Plusieurs personnes ont été tuées et d’autres blessées le week-end dernier dans des affrontements intercommunautaires entre miliciens à Bria, ville diamantifère de l’est de la Centrafrique ; malgré la présence des forces de la mission des Nations unies en Centrafrique (Minusca).
« Il y a une cinquantaine de morts. Certains corps ont été directement enterrés par les familles, donc il est difficile de donner un chiffre précis », a déclaré mardi à l’AFP le préfet de la Haute Kotto, Evariste Binguinidji, présent sur place.
« Le bilan établi par le préfet me semble crédible », a affirmé le président de la Croix rouge centrafricaine Antoine Mbaobogo.
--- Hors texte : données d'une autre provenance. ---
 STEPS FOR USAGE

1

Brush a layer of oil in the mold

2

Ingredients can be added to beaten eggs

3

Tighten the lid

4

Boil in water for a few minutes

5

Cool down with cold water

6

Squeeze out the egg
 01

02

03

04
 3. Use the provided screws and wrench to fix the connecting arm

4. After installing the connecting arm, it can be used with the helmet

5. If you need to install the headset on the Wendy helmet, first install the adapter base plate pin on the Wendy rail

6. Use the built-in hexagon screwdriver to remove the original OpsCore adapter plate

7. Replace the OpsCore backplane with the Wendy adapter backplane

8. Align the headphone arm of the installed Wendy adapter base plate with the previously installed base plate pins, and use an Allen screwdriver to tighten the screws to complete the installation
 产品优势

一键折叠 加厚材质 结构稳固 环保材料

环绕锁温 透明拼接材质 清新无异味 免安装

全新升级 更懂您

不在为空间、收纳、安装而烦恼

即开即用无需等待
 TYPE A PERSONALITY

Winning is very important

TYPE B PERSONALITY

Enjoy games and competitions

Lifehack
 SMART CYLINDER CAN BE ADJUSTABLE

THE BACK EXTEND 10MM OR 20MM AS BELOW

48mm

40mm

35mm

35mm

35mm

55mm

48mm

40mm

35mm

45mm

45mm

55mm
Il a précisé que son organisation avait établi dès lundi un bilan de 35 morts et 17 blessés.
Divers groupes armés et milices d’autodéfense se disputent le contrôle de Bria, cité riche en diamants, depuis que la Séléka, coalition de groupes rebelles, a pris le contrôle de cette partie du pays dès 2012.
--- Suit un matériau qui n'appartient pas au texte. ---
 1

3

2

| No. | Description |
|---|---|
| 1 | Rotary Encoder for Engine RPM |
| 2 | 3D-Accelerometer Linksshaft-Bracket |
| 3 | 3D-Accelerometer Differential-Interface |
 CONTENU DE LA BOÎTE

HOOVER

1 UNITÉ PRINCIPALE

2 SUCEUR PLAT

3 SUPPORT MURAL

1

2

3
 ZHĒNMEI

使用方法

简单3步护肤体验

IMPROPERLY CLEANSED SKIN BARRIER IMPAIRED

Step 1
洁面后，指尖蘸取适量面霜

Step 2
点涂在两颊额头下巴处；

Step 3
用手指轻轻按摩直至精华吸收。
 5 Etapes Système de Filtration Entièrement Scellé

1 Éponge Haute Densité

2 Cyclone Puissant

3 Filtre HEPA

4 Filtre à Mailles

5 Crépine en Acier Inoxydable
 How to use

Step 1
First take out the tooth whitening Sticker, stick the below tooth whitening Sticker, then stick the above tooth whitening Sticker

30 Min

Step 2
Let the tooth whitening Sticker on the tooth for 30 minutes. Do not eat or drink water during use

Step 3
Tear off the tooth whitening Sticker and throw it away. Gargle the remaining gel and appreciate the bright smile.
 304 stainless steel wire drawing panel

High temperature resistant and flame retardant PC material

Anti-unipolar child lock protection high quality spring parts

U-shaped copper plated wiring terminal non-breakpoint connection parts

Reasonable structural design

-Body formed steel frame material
Malgré la signature d’un accord de paix entre le gouvernement et 14 groupes armés en février 2019, ces derniers contrôlent encore les deux tiers du territoire national.
Depuis 2013 et le début du conflit, plus du quart des 4,7 millions d’habitants de la Centrafrique ont fui leur domicile.
11.500 déplacés de Bria ont été envoyé vers cinq sites différents, où ils reçoivent de l’aide (abris et nourriture), ont indiqué l’Unicef et le Bureau de la coordination des affaires humanitaires des Nations Unies (Ocha).
Les violences entre groupes armés y sont persistantes, mais cette fois l’équation est plus complexe : le Front populaire pour la renaissance de la Centrafrique (FPRC), l’un des principaux groupes qui contrôlait la ville, s’est scindé ces derniers mois, selon plusieurs sources présentes sur place.
Les membres de l’ethnie rounga, dont est issu le chef militaire du FPRC, Abdoulaye Hissène, et plusieurs de ses officiers, font désormais face à une alliance de deux autres ethnies présentes à Bria, les Goula et les Kara, parfois membres du FPRC.
« L’alliance des Goula et des Kara a conquis presque toute la ville (…) Tous les Rounga ont fui », avait déclaré une source humanitaire contactée par l’AFP dimanche.
En juillet, Kara et Goula avaient signé une alliance contre les Rounga, une ethnie originaire de la région de Ndele, à la frontière du Tchad, et bien implantée dans le commerce régional.
Depuis juillet, des affrontements opposent le FPRC et son ancien allié, le Mouvement des libérateurs centrafricains pour la justice (MLCJ), affilié à l’ethnie kara. La ville voisine de Birao, dans l’extrême-nord du pays, a été ravagée par ce conflit dont l’enjeu est le contrôle de l’axe routier vers le Soudan.
Les tensions couvaient dans la préfecture voisine de Bria, où cohabitent Rounga, Kara, et Goula. Et si les Karas restent très minoritaires dans la ville, les Goula y sont bien implantés.
« Les Goula contrôlent beaucoup de mines autour de Bria », explique un diamantaire centrafricain habitué à travailler dans la région. « Mais en ville, la plupart des bureaux de vente de diamants appartiennent à des Rounga. Ce sont des commerçants qui ont établi des réseaux solides avec des acheteurs étrangers, notamment indiens et des libanais. C’est l’une des principales raisons qui ont conduit à ces tensions » assure-t-il.
Le porte-parole du FPRC, Aboubacar Sidiq, conteste néanmoins toute scission au sein de son mouvement: « C’est une querelle, nous sommes en train d’en chercher les vraies causes » a-t-il indiqué.